**What is being asked**
May I have the lines from the one containing "phylum: Chordata" to the end of the entries, returned exactly and with nothing else?

**Data section**
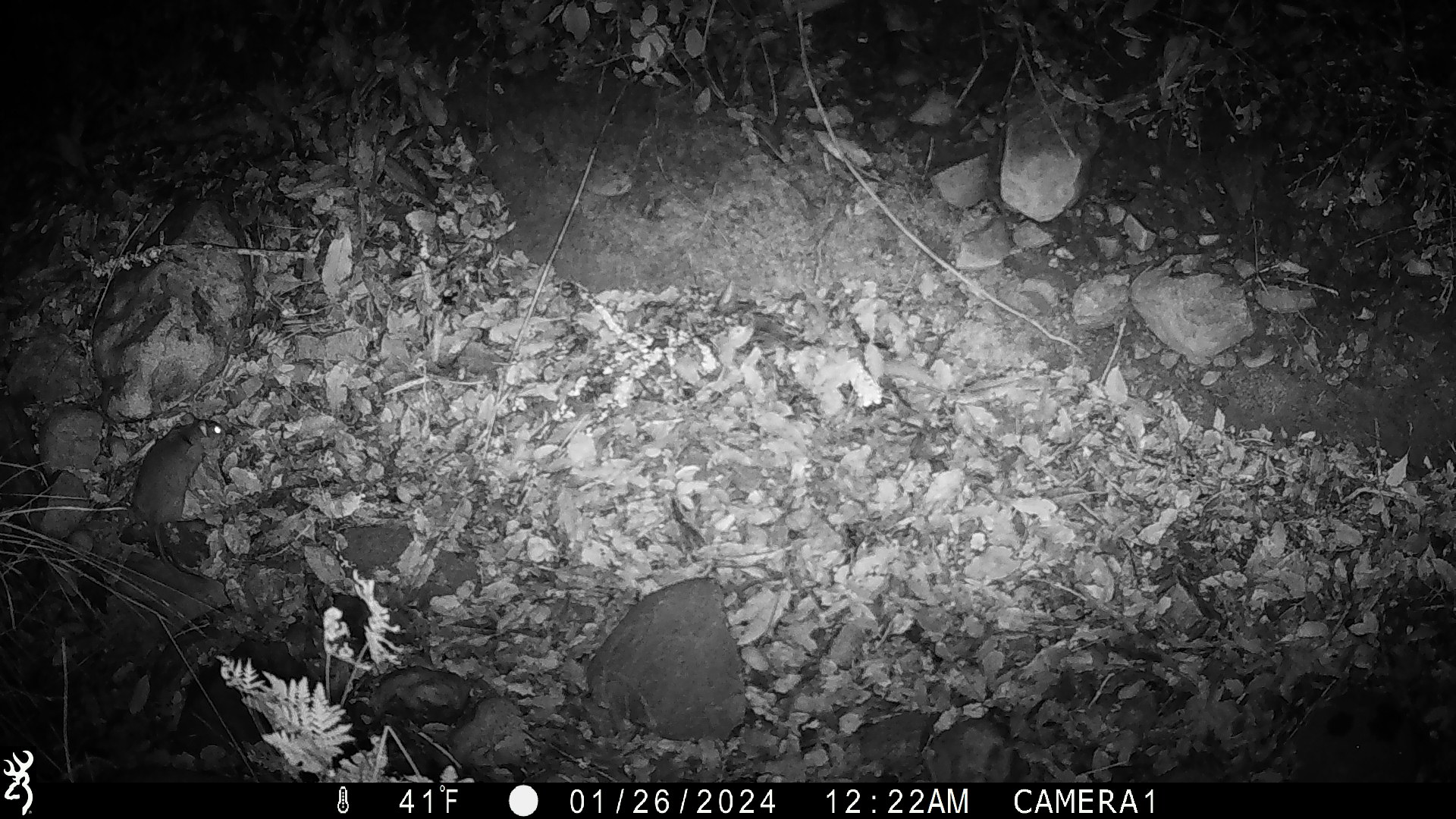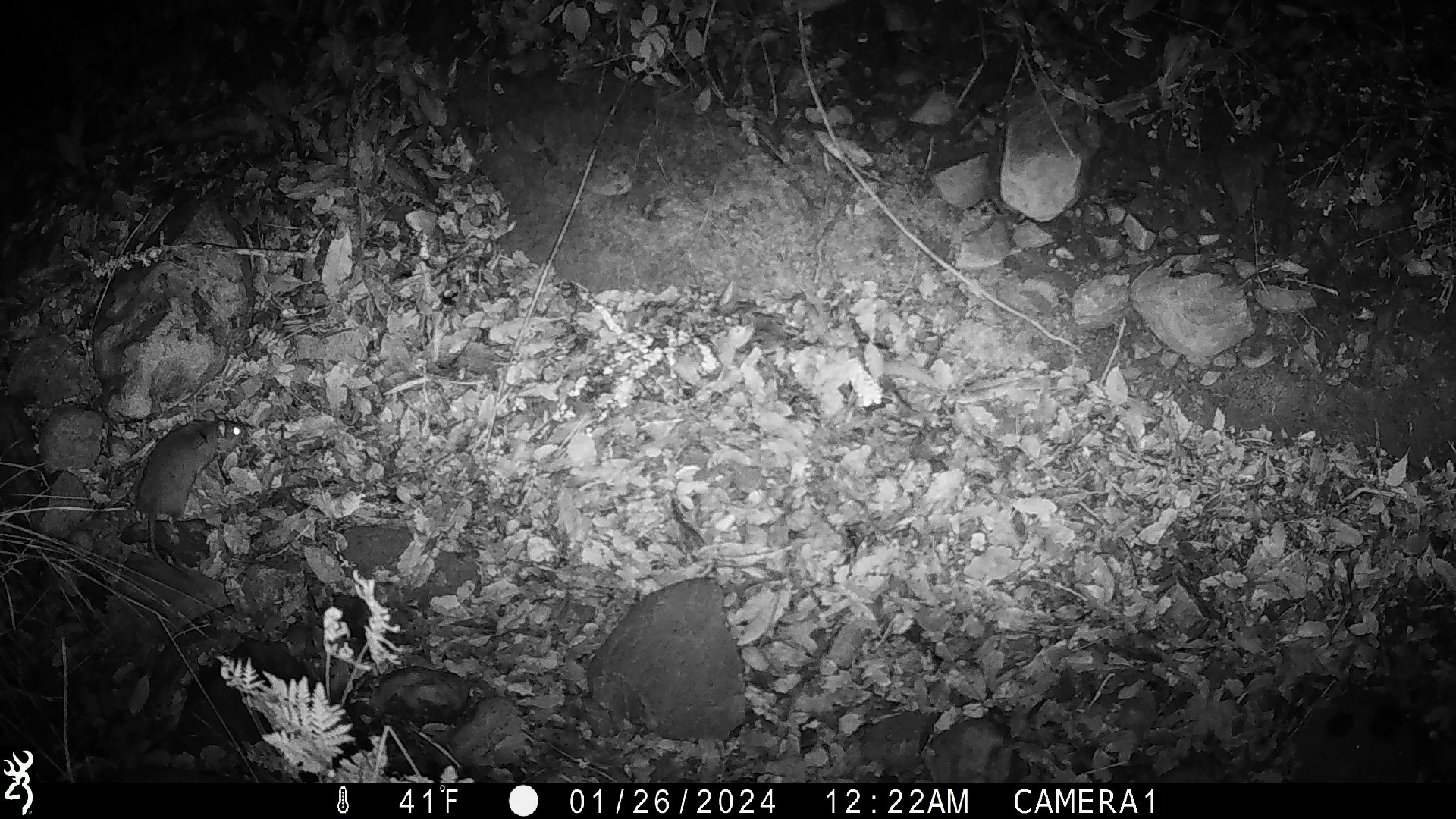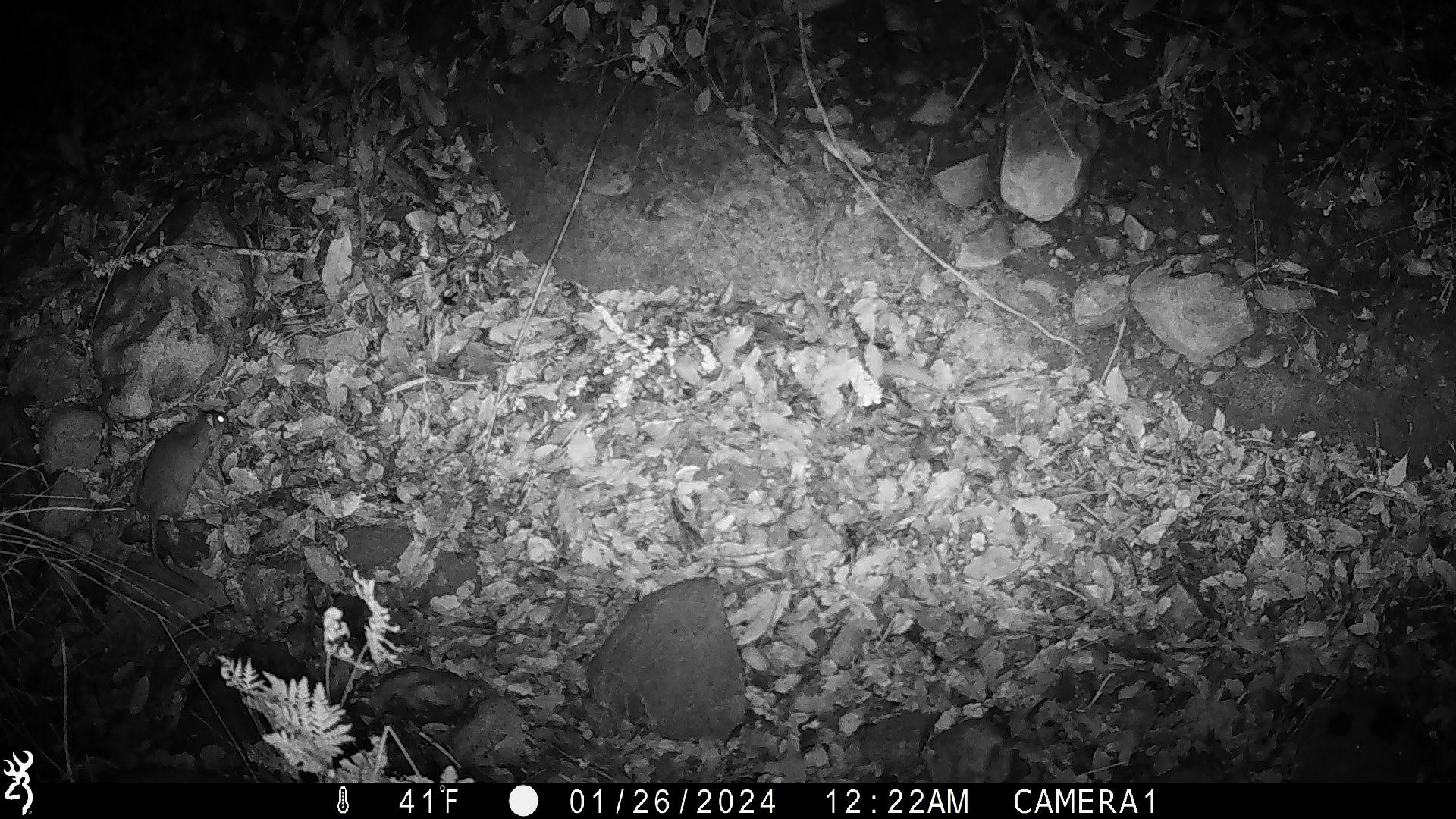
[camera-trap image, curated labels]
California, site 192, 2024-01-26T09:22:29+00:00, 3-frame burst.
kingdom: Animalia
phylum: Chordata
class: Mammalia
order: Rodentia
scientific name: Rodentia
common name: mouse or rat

**Exercise result**
phylum: Chordata
class: Mammalia
order: Rodentia
scientific name: Rodentia
common name: mouse or rat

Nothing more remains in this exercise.